**GIVEN RECORDS**
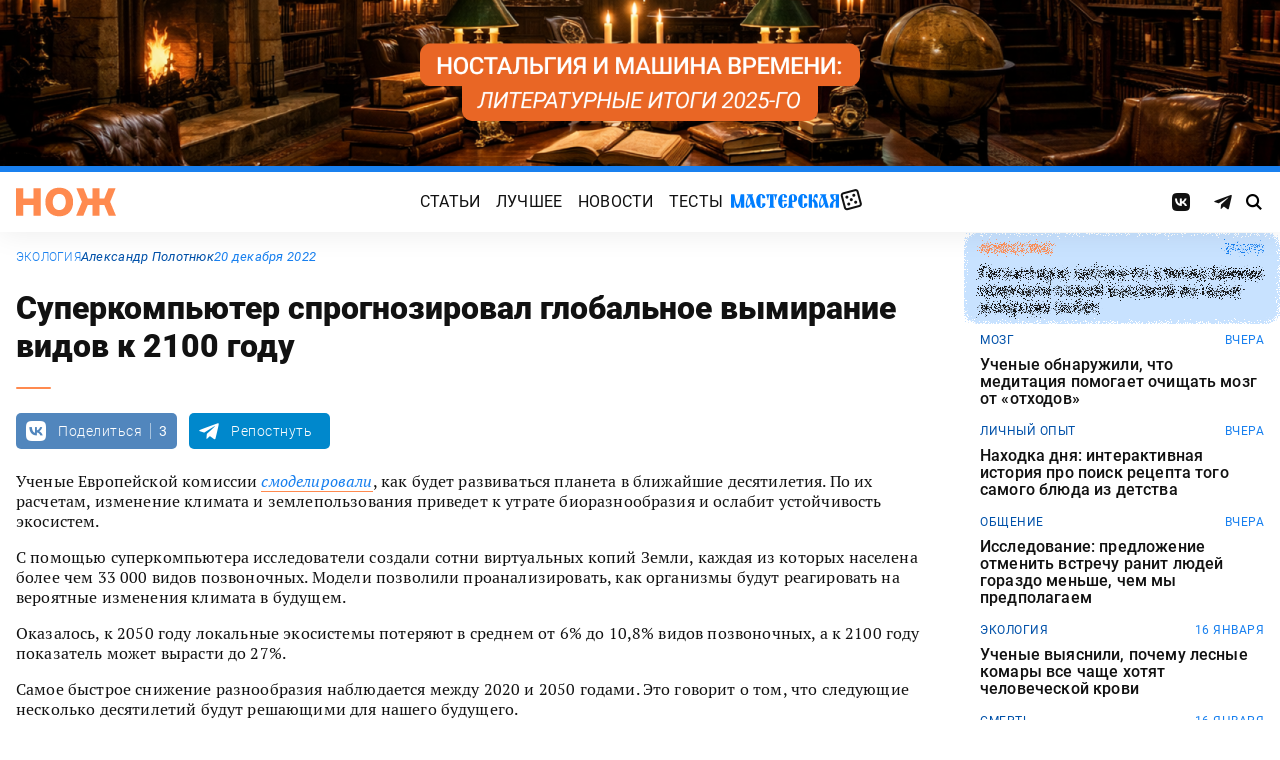

--- FILE ---
content_type: application/javascript
request_url: https://knife.media/wp-content/plugins/adrotate/library/jquery.clicker.js
body_size: 417
content:
/*
Track clicks from special elements
Version: 1.1
Original code: Arnan de Gans
With help from: Fraser Munro
Copyright: See notice in adrotate-pro.php
*/

document.addEventListener("DOMContentLoaded", function() {
    document.addEventListener("click", function(event) {
        const target = event.target.closest("a.gofollow");
        if (target) {
            fetch(click_object.ajax_url, {
                method: "POST",
                headers: { "Content-Type": "application/x-www-form-urlencoded" },
                body: new URLSearchParams({
                    action: "adrotate_click",
                    track: target.getAttribute("data-track")
                })
            });
        }
    });
});
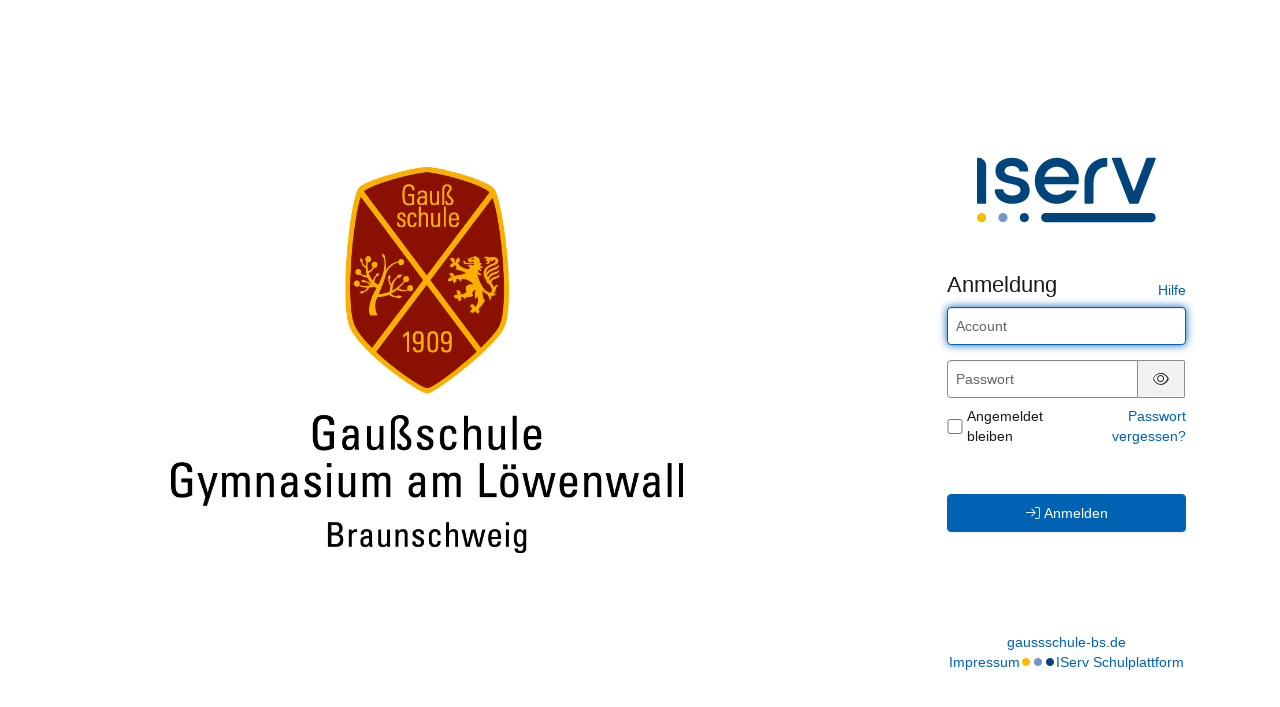

--- FILE ---
content_type: text/css; charset=UTF-8
request_url: https://gaussschule-bs.de/iserv/auth/login/background.%23c0c0c0.css
body_size: 161
content:
body, body.light-theme {
    --lightness: 70%;
}

body.dark-theme {
    --lightness: 25%;
}

@media (prefers-color-scheme: dark) {
  body, body.dark-theme {
    --lightness: 25%;
  }

  body.light-theme {
    --lightness: 70%;
  }
}

.dynamic-color-overlay {
    background: hsl(from #c0c0c0 h s var(--lightness));
}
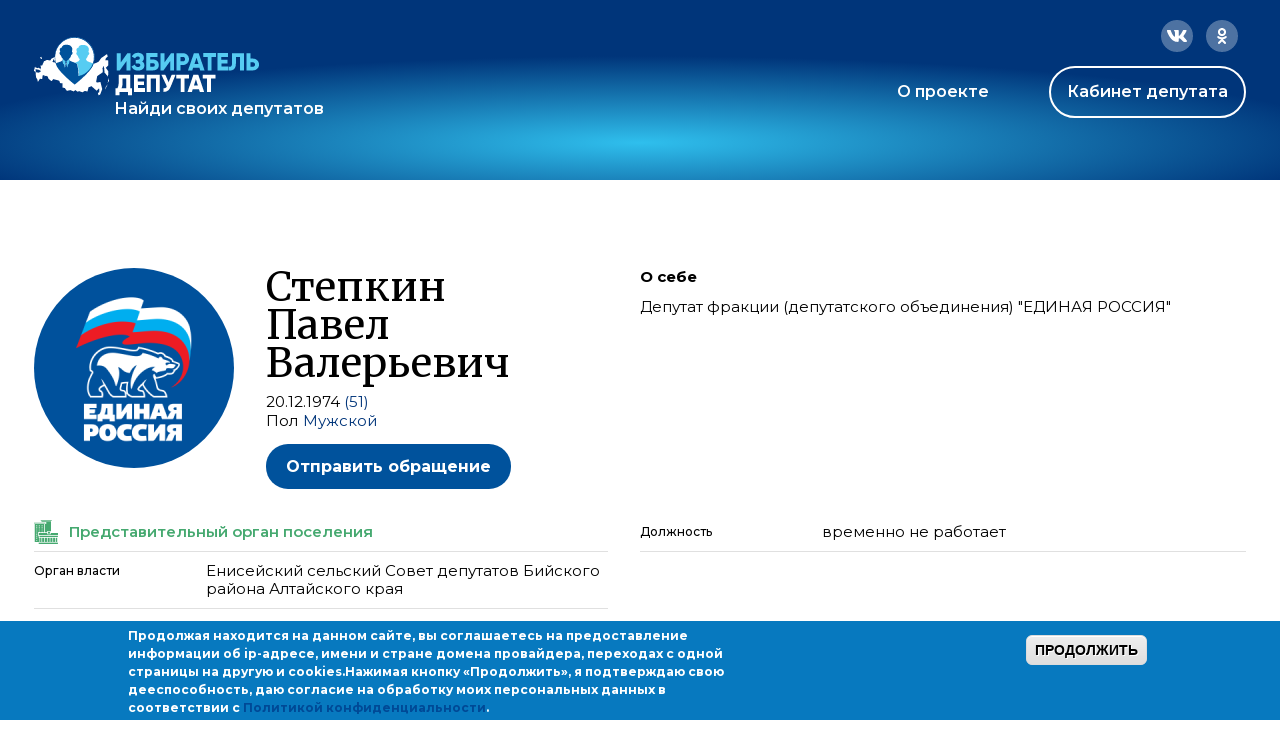

--- FILE ---
content_type: text/css
request_url: https://ideputat.er.ru/sites/all/modules/idepvoting/idepvoting.css?t49s5p
body_size: 337
content:
body.front ul.menu li.menu-mlid-761 {
  display: none !important;
}

.idepvoting-vote-form-wrapper select {
  font-size: 100% !important;
}

.voting-notifocation-wrapper {
  display: block;
  box-sizing: border-box;
  margin-top: 0;
  margin-bottom: 50px;
}

.idepvoting-btn-home {
  background-color: #0e7dc5;
  border: 1px solid #fff;
  border-radius: 100px;
  color: #fff;
  font-size: 24px;
  font-weight: 600;
  margin: 0;
  line-height: 40px;
  cursor: pointer;
  padding: 12px 28px;
}
@media (max-width: 488px) {
  .idepvoting-btn-home {
    font-size: 14px;
  }
}

.idepvoting-btn-home:hover {
  color: #fff;
  text-decoration: none;
  background-color: #3aadf7;
}

div#votecounter {
  padding-top: 16px;
}

.page-node-1743138 .field-content h2,
.page-node-1743138 .field-content h3,
.page-node-1743138 .field-content p {
  padding: 0;
  margin: 0;
}
.page-node-1743138 .field-content br {
  display: none;
}
.page-node-1743138 .field-content h2 {
  margin-top: 30px;
  margin-bottom: 20px;
}
.page-node-1743138 .field-content h3 {
  margin-top: 25px;
  margin-bottom: 10px;
}
.page-node-1743138 .field-content p {
  margin-top: 10px;
  margin-bottom: 10px;
}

**WHAT IS NEEDED**
The response should be the full material, repeated exactly, with images removed.

**ANSWER BOX**
--- FILE ---
content_type: application/javascript
request_url: https://knife.media/wp-content/plugins/adrotate/library/jquery.clicker.js
body_size: 417
content:
/*
Track clicks from special elements
Version: 1.1
Original code: Arnan de Gans
With help from: Fraser Munro
Copyright: See notice in adrotate-pro.php
*/

document.addEventListener("DOMContentLoaded", function() {
    document.addEventListener("click", function(event) {
        const target = event.target.closest("a.gofollow");
        if (target) {
            fetch(click_object.ajax_url, {
                method: "POST",
                headers: { "Content-Type": "application/x-www-form-urlencoded" },
                body: new URLSearchParams({
                    action: "adrotate_click",
                    track: target.getAttribute("data-track")
                })
            });
        }
    });
});

--- FILE ---
content_type: text/css; charset=UTF-8
request_url: https://gaussschule-bs.de/iserv/auth/login/background.%23c0c0c0.css
body_size: 161
content:
body, body.light-theme {
    --lightness: 70%;
}

body.dark-theme {
    --lightness: 25%;
}

@media (prefers-color-scheme: dark) {
  body, body.dark-theme {
    --lightness: 25%;
  }

  body.light-theme {
    --lightness: 70%;
  }
}

.dynamic-color-overlay {
    background: hsl(from #c0c0c0 h s var(--lightness));
}

--- FILE ---
content_type: text/css
request_url: https://ideputat.er.ru/sites/all/modules/idepvoting/idepvoting.css?t49s5p
body_size: 337
content:
body.front ul.menu li.menu-mlid-761 {
  display: none !important;
}

.idepvoting-vote-form-wrapper select {
  font-size: 100% !important;
}

.voting-notifocation-wrapper {
  display: block;
  box-sizing: border-box;
  margin-top: 0;
  margin-bottom: 50px;
}

.idepvoting-btn-home {
  background-color: #0e7dc5;
  border: 1px solid #fff;
  border-radius: 100px;
  color: #fff;
  font-size: 24px;
  font-weight: 600;
  margin: 0;
  line-height: 40px;
  cursor: pointer;
  padding: 12px 28px;
}
@media (max-width: 488px) {
  .idepvoting-btn-home {
    font-size: 14px;
  }
}

.idepvoting-btn-home:hover {
  color: #fff;
  text-decoration: none;
  background-color: #3aadf7;
}

div#votecounter {
  padding-top: 16px;
}

.page-node-1743138 .field-content h2,
.page-node-1743138 .field-content h3,
.page-node-1743138 .field-content p {
  padding: 0;
  margin: 0;
}
.page-node-1743138 .field-content br {
  display: none;
}
.page-node-1743138 .field-content h2 {
  margin-top: 30px;
  margin-bottom: 20px;
}
.page-node-1743138 .field-content h3 {
  margin-top: 25px;
  margin-bottom: 10px;
}
.page-node-1743138 .field-content p {
  margin-top: 10px;
  margin-bottom: 10px;
}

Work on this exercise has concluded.